» Task:
Please count the lines below that contain the string "from" and give only that number.

▼

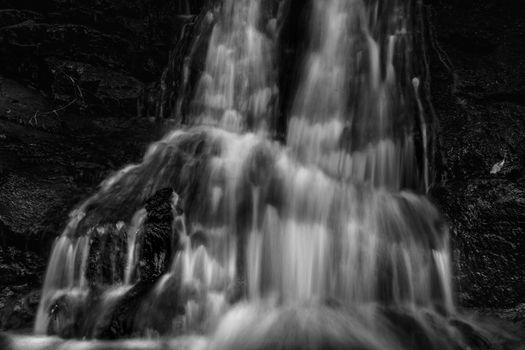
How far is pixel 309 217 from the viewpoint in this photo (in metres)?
5.95

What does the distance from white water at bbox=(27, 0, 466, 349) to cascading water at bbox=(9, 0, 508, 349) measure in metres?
0.02

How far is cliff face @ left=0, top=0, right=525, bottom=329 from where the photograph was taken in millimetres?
5570

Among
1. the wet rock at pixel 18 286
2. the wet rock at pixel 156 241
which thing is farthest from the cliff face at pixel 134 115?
the wet rock at pixel 156 241

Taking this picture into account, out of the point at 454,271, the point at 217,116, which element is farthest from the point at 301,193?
the point at 217,116

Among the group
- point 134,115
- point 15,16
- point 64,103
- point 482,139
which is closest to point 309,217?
point 482,139

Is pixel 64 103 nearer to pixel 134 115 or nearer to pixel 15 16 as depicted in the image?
pixel 134 115

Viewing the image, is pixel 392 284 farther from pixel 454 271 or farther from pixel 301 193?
pixel 301 193

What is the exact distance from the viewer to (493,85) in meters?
6.75

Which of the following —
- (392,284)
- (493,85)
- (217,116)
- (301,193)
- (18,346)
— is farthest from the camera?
(217,116)

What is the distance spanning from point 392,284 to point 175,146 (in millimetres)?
3965

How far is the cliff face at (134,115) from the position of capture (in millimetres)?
5570

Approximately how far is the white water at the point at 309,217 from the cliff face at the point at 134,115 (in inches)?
14.3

▲

» Exercise solution:
11